Sure, The Strain looks good on the screen because of the great cinematography and well-choreographed horror. There are scary scenes, including an especially creepy one involving a child at the end of the pilot, and some fun campy scenes, such as a vampire attack scored to “Sweet Caroline.” Also, at one point, a man gravely announces, “We’ve got ourselves a dead airplane,” which is maybe the funniest line that has ever been uttered outside of on-purpose comedy. Unfortunately, these short moments of delightful entertainment are few are far between, and tend to get bogged down by everything that’s wrong with the show.

Horror tropes and stereotyped characters abound in The Strain. There is a sex-obsessed rock star, there are Latino criminals (one is Francis Capra, better known as Weevil from Veronica Mars, who desperately needs a better vehicle for his talents). There is a larger conspiracy theory at play and also Nazi/Holocaust references and a man searching for immortality. There is, I assume, an overarching and nauseating theme of the power of love amid a world of vampires. I can’t get myself to care about this.

The dramatic human conflict at the center of the show is tortured Ephraim’s custody battle over his floppy-haired son. Ephraim, his ex-wife, and his son derail all the action with the most obnoxious storyline — and not just because they annoyingly sign every text message with their name, which is the most unbelievable aspect of this supernatural world. It slows down all the gory, occasionally fun parts of The Strain in a frustrating way. The Strain is irritatingly slow sometimes, wasting its time on drawn-out AA meetings full of obvious and overdone dialogue or by repetitively going back to “suspenseful” but pointless storylines that have lazy, predictable payoffs — if they even have payoffs at all.
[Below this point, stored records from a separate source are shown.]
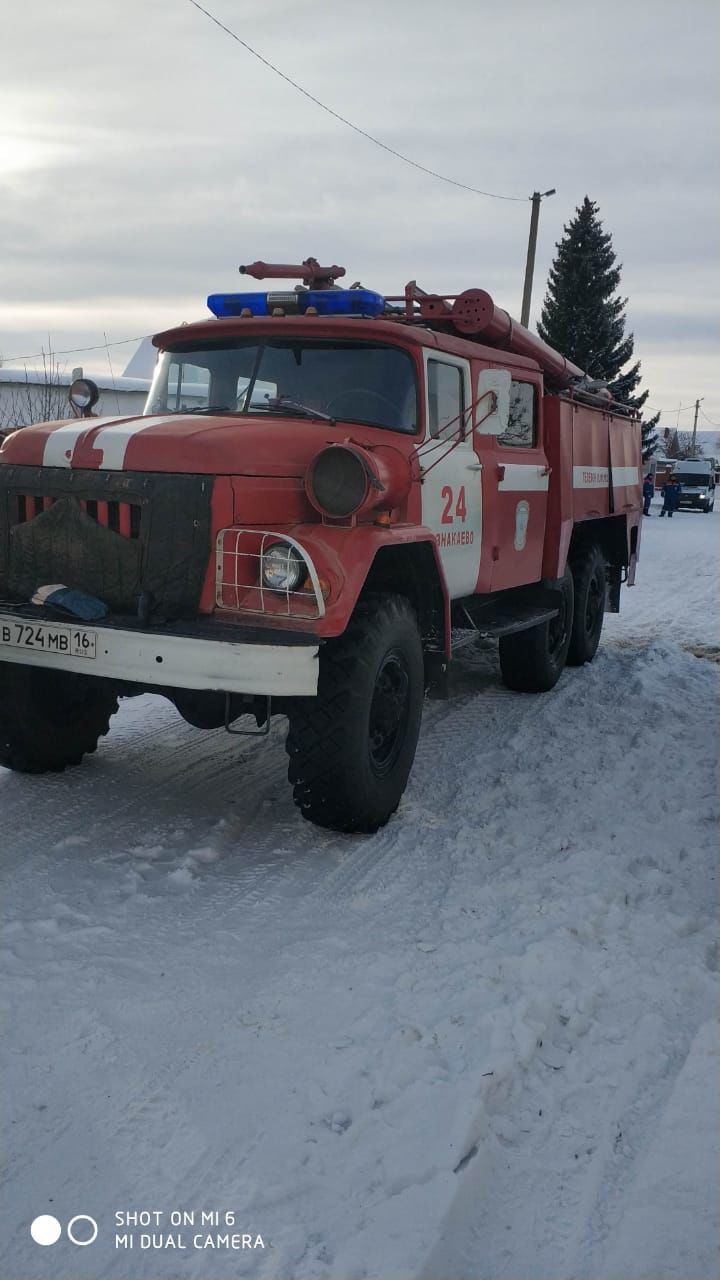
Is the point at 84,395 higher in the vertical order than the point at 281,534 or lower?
higher

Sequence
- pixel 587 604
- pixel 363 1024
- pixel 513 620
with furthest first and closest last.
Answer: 1. pixel 587 604
2. pixel 513 620
3. pixel 363 1024

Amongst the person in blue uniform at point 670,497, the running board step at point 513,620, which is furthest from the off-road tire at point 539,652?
the person in blue uniform at point 670,497

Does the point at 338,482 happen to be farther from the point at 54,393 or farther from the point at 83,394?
the point at 54,393

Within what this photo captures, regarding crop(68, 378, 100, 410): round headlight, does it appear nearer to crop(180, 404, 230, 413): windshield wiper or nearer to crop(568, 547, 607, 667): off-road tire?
crop(180, 404, 230, 413): windshield wiper

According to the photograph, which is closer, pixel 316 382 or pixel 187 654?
pixel 187 654

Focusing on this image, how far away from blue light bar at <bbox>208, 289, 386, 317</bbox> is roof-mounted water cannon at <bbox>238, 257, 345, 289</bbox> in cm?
65

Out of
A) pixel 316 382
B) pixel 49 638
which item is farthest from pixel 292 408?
pixel 49 638

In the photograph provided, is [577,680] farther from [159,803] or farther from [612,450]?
[159,803]

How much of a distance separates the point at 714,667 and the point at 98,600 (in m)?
6.11

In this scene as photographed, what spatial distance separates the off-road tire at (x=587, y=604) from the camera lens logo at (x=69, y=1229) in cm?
672

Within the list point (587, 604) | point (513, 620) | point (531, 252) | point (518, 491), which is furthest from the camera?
point (531, 252)

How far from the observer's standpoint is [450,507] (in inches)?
218

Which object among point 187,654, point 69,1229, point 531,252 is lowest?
point 69,1229

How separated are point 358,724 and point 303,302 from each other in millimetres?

The Strain shouldn’t be a show for anyone, and it certainly isn’t a show for me, but it will inevitably click with plenty of horror fans. The Strain knows horror, and it’s having a hell of a lot of fun bleeding that knowledge all over the place. It’s stupid popcorn entertainment — if you can stomach eating popcorn while watching heads get smashed in — and it has the benefit of premiering during the summer. It’s just ridiculous enough that you’ll have no guilt about spending a free hour a week with it, though I wouldn’t cancel any plans to catch an episode.